**CONSIGNE:**
Recopiez à l'identique chacune des lignes des données ci-dessous, sans rien modifier.

(Lignes d'un jeu de données)
* * *
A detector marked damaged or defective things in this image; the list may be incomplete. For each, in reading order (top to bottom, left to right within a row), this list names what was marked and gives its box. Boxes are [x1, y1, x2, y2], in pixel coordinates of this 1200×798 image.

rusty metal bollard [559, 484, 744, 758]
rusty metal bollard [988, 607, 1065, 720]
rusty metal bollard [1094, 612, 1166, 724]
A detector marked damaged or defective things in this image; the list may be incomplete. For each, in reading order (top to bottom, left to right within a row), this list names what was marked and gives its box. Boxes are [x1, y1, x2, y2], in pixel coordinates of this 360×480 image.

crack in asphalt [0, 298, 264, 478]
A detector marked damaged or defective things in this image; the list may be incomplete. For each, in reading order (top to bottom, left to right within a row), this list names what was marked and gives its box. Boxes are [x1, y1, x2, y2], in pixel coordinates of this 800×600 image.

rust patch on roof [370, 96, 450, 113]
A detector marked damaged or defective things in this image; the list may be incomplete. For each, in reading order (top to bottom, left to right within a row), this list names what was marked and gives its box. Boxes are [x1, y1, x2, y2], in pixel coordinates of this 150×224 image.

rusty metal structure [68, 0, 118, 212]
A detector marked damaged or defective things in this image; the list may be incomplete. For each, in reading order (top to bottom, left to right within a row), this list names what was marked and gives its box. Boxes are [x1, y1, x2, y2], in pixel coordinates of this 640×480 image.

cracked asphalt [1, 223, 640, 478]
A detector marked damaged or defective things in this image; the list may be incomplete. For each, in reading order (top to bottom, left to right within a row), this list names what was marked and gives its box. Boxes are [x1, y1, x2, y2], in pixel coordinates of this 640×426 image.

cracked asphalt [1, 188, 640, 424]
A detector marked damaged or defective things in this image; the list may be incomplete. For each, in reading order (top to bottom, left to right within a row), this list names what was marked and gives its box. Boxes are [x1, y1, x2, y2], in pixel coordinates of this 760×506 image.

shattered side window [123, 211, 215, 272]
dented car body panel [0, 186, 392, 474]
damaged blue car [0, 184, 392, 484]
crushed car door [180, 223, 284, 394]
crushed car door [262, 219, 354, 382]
* * *
**RÉPONSE ATTENDUE:**
A detector marked damaged or defective things in this image; the list may be incomplete. For each, in reading order (top to bottom, left to right within a row), this list names what was marked and gives its box. Boxes are [x1, y1, x2, y2], in pixel coordinates of this 1200×798 image.

rusty metal bollard [559, 484, 744, 758]
rusty metal bollard [988, 607, 1065, 720]
rusty metal bollard [1094, 612, 1166, 724]
A detector marked damaged or defective things in this image; the list may be incomplete. For each, in reading order (top to bottom, left to right within a row), this list names what was marked and gives its box. Boxes are [x1, y1, x2, y2], in pixel coordinates of this 360×480 image.

crack in asphalt [0, 298, 264, 478]
A detector marked damaged or defective things in this image; the list may be incomplete. For each, in reading order (top to bottom, left to right within a row), this list names what was marked and gives its box. Boxes are [x1, y1, x2, y2], in pixel coordinates of this 800×600 image.

rust patch on roof [370, 96, 450, 113]
A detector marked damaged or defective things in this image; the list may be incomplete. For each, in reading order (top to bottom, left to right within a row), this list names what was marked and gives its box. Boxes are [x1, y1, x2, y2], in pixel coordinates of this 150×224 image.

rusty metal structure [68, 0, 118, 212]
A detector marked damaged or defective things in this image; the list may be incomplete. For each, in reading order (top to bottom, left to right within a row), this list names what was marked and gives its box. Boxes are [x1, y1, x2, y2], in pixel coordinates of this 640×480 image.

cracked asphalt [1, 223, 640, 478]
A detector marked damaged or defective things in this image; the list may be incomplete. For each, in reading order (top to bottom, left to right within a row), this list names what was marked and gives its box. Boxes are [x1, y1, x2, y2], in pixel coordinates of this 640×426 image.

cracked asphalt [1, 188, 640, 424]
A detector marked damaged or defective things in this image; the list may be incomplete. For each, in reading order (top to bottom, left to right within a row), this list names what was marked and gives its box. Boxes are [x1, y1, x2, y2], in pixel coordinates of this 760×506 image.

shattered side window [123, 211, 215, 272]
dented car body panel [0, 186, 392, 474]
damaged blue car [0, 184, 392, 484]
crushed car door [180, 223, 284, 394]
crushed car door [262, 219, 354, 382]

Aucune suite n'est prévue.